(WHAT THE TASK REQUIRES):
Turn the data below, from the line containing "What separation in" through the final line, inclusive, into a Markdown table with the columns Row and Line. Number each line and omit the blank ones.

═══

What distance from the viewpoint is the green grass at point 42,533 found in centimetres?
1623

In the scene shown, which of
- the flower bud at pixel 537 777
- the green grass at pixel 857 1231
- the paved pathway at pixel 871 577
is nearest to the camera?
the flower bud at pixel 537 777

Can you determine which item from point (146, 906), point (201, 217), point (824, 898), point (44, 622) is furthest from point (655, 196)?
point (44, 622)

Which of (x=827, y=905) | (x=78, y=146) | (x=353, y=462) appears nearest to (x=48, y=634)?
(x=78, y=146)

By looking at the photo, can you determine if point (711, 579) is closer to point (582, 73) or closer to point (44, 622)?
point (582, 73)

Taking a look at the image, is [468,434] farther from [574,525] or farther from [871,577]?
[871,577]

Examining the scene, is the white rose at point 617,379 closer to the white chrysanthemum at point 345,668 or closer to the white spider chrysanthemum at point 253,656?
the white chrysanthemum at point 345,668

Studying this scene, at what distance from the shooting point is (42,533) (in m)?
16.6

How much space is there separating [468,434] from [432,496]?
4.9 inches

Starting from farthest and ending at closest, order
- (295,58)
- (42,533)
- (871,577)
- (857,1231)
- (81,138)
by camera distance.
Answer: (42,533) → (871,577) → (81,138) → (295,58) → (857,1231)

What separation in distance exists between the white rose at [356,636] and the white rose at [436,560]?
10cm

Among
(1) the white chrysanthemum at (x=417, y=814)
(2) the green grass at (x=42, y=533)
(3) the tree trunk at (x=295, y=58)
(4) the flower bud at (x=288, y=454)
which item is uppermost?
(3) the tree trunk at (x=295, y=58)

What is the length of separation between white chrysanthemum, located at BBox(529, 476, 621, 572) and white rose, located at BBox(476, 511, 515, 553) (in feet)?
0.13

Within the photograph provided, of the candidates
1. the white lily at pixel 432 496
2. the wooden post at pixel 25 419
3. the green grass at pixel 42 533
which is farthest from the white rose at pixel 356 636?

═══

(ANSWER TO THE TASK):
| Row | Line |
|---|---|
| 1 | What separation in distance exists between the white rose at [356,636] and the white rose at [436,560]? |
| 2 | 10cm |
| 3 | Among |
| 4 | (1) the white chrysanthemum at (x=417, y=814) |
| 5 | (2) the green grass at (x=42, y=533) |
| 6 | (3) the tree trunk at (x=295, y=58) |
| 7 | (4) the flower bud at (x=288, y=454) |
| 8 | which item is uppermost? |
| 9 | (3) the tree trunk at (x=295, y=58) |
| 10 | What is the length of separation between white chrysanthemum, located at BBox(529, 476, 621, 572) and white rose, located at BBox(476, 511, 515, 553) (in feet)? |
| 11 | 0.13 |
| 12 | Within the photograph provided, of the candidates |
| 13 | 1. the white lily at pixel 432 496 |
| 14 | 2. the wooden post at pixel 25 419 |
| 15 | 3. the green grass at pixel 42 533 |
| 16 | which is farthest from the white rose at pixel 356 636? |